## Problem to solve
Gather, from the data below, each line in which the word "domains" occurs.

## Information
______

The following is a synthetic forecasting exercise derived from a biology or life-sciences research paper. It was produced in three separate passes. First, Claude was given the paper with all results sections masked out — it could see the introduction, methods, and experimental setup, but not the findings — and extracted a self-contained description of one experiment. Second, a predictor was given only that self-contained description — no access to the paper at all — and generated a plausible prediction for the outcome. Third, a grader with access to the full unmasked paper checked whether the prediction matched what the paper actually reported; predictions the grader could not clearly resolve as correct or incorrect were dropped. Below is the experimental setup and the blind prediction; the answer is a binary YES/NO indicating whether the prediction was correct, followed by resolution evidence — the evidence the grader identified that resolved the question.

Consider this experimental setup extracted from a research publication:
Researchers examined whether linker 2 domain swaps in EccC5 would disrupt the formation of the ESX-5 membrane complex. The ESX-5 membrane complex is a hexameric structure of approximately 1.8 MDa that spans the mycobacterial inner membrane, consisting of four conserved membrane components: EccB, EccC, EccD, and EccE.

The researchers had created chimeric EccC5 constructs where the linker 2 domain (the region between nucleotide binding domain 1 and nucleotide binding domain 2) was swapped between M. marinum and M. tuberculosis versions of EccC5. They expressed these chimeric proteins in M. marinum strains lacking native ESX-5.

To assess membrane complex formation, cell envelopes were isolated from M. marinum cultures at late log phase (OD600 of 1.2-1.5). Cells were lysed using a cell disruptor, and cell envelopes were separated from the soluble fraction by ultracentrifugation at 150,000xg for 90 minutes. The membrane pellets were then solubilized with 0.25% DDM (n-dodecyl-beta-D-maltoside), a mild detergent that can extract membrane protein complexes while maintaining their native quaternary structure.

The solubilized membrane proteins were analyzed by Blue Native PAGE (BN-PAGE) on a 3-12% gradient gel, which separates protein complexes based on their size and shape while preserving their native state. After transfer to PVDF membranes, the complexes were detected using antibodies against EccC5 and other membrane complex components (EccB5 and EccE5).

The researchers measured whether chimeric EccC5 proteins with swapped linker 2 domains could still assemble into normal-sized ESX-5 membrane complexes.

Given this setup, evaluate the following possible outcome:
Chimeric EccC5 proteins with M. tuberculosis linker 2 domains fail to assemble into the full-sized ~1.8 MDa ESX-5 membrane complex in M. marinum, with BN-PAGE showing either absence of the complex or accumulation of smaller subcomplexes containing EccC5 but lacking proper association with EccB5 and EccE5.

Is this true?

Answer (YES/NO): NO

______

## Result for this exercise
The researchers measured whether chimeric EccC5 proteins with swapped linker 2 domains could still assemble into normal-sized ESX-5 membrane complexes.
Chimeric EccC5 proteins with M. tuberculosis linker 2 domains fail to assemble into the full-sized ~1.8 MDa ESX-5 membrane complex in M. marinum, with BN-PAGE showing either absence of the complex or accumulation of smaller subcomplexes containing EccC5 but lacking proper association with EccB5 and EccE5.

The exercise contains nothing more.